The realization lasts, but in the grand scheme of things, it doesn’t take too much hesitation for him to throw her off a cliff and claim the Soul Stone. He’s such a thoroughly evil fella that his particular brand of love is utterly toxic, but it’s sincerely felt, and in the strange structure of this instalment of a sprawling multimedia franchise, you almost feel for him. Almost.
At its most basic, it’s the scene that literally counters the aforementioned Save the Cat moment, while also dramatically playing out a magical ritual of the kind that we haven’t really seen in these movies before. But nevertheless, it’s on theme with how Thanos conquers his obstacles, aka our heroes, throughout this hugely unorthodox blockbuster.
From the outset, Loki flinches away from letting Thor get killed with the Power Stone, proffering the Space Stone in exchange for his head. And back on Earth, Steve Rogers solemnly tells Vision that the Avengers “don’t trade lives,” a sentiment that’s repeated back to Cap by Vision, shortly before Scarlet Witch has to pointlessly destroy him in a last-ditch attempt to save the world.
Thanos’ sacrifice to get what he wants stands out all the more starkly, because the same tactic never works when any of the heroes try it. They just lose anyway. Meanwhile, the villain who is the villain because he wants to sacrifice half of everyone in existence, gets to put his money where his giant golden stone-spangled gauntlet is and… wins.
Finger snappin’ bad
“You should have aimed for the head.”
Up to a certain point in the movie, even if you know it’s a two-part story going in, it still looks as if everything might yet be resolved before the credits. But even after Thor mortally wounds him, the cliffhanger ending sees Thanos snap his fingers and turn half the population of the universe to dust. As some Avengers disassemble before our eyes and dread sets in, our protagonist sods off to recuperate and, sure enough, watches the sun rise on his “grateful universe”.
Fan theories abound about “how they’re going to get out of this” (“will they?” isn’t really the question with the franchise’s future secured) but those questions aren’t on our minds from the very last scene of the movie, as the villain sits and gets literally everything he wanted. Thanos realizes when he’s doing bad things, but still believes he’s the hero – he just doesn’t believe he’s a Marvel hero.
And in a Marvel movie, that’s what makes him such a terrifying foil to Marvel heroes.
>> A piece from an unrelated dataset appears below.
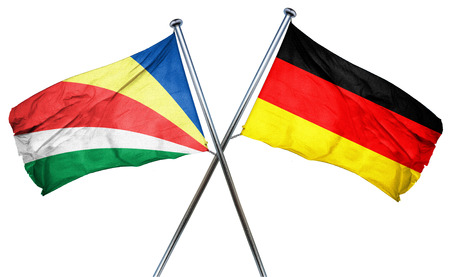 seychelles: seychelles flag combined with germany flag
It makes him the ultimate villain we were promised throughout these Avengers movies, which have been primarily about heroes being friends and taking on big bullies of, um, their own making. At the end of the story, the Avengers’ utter defeat comes from a foe who negates their combined strength psychologically and ideologically.
He outpunches the Hulk, and outsmarts Iron Man, and does all of those things that a lesser CG villain could easily do. He even arrives with his own super-team of alien henchmen, drawn from the 2013 comic series Infinity and led by creepy, sassy hype man Ebony Maw, but they ultimately feel like supporting characters in his solo movie. From Brolin’s chilling mo-cap performance, to the way in which he overtakes the story from all these characters we already like, Thanos easily joins Killmonger in the top flight of Marvel’s rogues gallery, but only for a few of the same reasons.
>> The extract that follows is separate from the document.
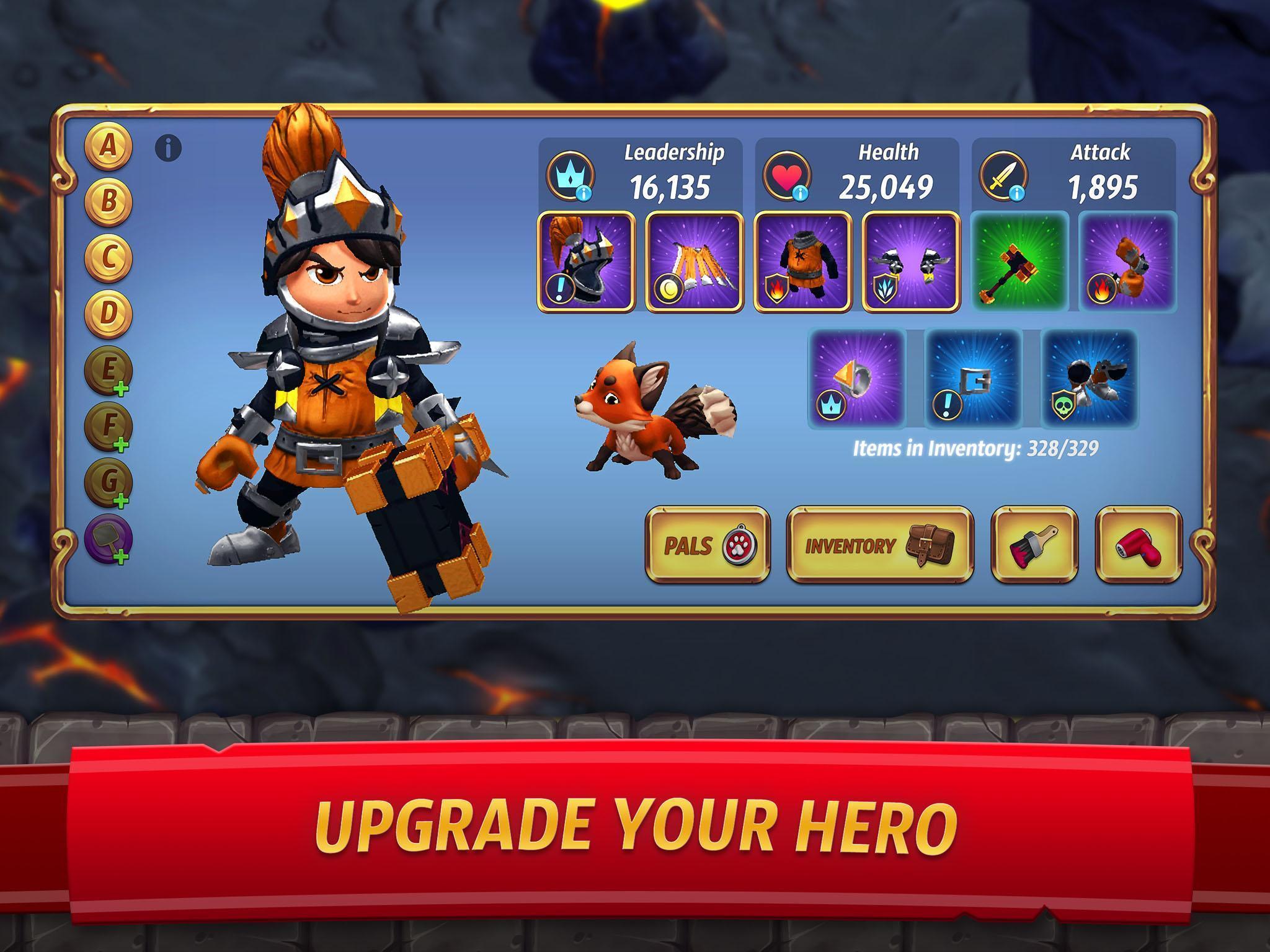 Royal Revolt 2: Tower Defense RTS & Castle Builder 6.2.2 Screenshot 19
Ultimately, Thanos is such an effective villain, his dominance in Infinity War is unfettered even by the notoriously rigid narrative conventions of a franchise 19 films deep. For a film based largely on the story of a 28-year-old comic book series, in a franchise whose safety net is woven by the metatextual ties of sequels that will apparently continue for at least another decade, the film’s bold structural departures are underlined by the very last words we see on screen – Thanos will return.